Maharaja Sri Ghatotkacha (280–319 CE)
He engaged in alliances with powerful families in the region through cross-cultural marriage like marriage to a Licchhavi princess. Through such alliances, he contributed to the political development of the Gupta Dynasty. His pursuit to enlarge the administrative region was enhanced by his son and heir Samudraupta
He was a man of great ability, a fighter, and a statesman. He conquered the immediate neighbors with his well-trained armed forces, therefore exerting control over the Indian Subcontinent. He possessed a powerful navy. He gained control of the primary source of income in the region, which gave him control of the North Indian trade, and the Ganges river basin. It is during his period of influence that the Golden Age of India expanded. Like his father, he enhanced the dynasty by allowing his son to marry a Naga princess, and at the same time his daughter was married to a Vatika king. By this, they were venturing into control of strategic geographical locations. He is mainly known for the art of coinage. He also tolerated other religions, unlike his predecessors. He was succeeded by his son Ramagupta, who was killed by Chandragupta II.

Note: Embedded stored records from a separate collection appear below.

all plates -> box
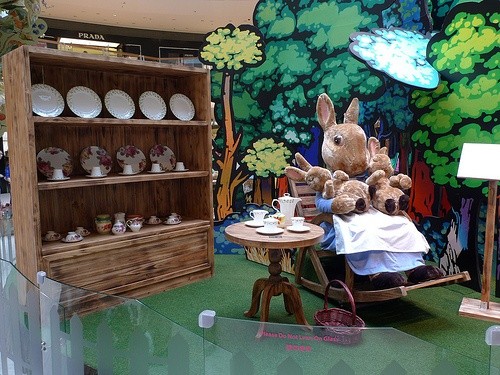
[163,221,181,224]
[169,94,195,120]
[37,147,73,177]
[104,90,135,119]
[80,146,113,175]
[116,145,146,173]
[86,175,107,178]
[147,171,165,173]
[42,236,62,241]
[139,91,167,120]
[145,220,161,224]
[118,172,137,175]
[79,232,91,237]
[31,84,65,117]
[245,220,264,227]
[173,169,189,171]
[47,177,70,180]
[287,226,310,232]
[150,144,176,170]
[257,227,284,234]
[66,86,102,118]
[62,237,83,242]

Chandragupta II (380–413/415 CE)
During his rule, the Gupta Dynasty reached its peak. He achieved his success by marital alliances and antagonistic policies by which he assassinated the enemy rulers when he went veiled as a queen. The large numbers of silver produced during his reign and the iron pillar of Delhi is a mark of his significant accomplishments.
The Fall Of The Gupta Dynasty
After Chandragupta II, Gupta dynasty started going down. The economic, religion and political stability threatened by invaders from different faiths, such as Christians and Buddhists, external factors such as economic competition and internal rebellion, civil Wars, and the financial drain coupled with the weak leadership made Gupta dynasty weakened. Stability was compromised by all these factors leading to the final fall of the dynasty. However, some of the artistic of the Gupta dynasties still exist in India to date and act as tourist attraction sites.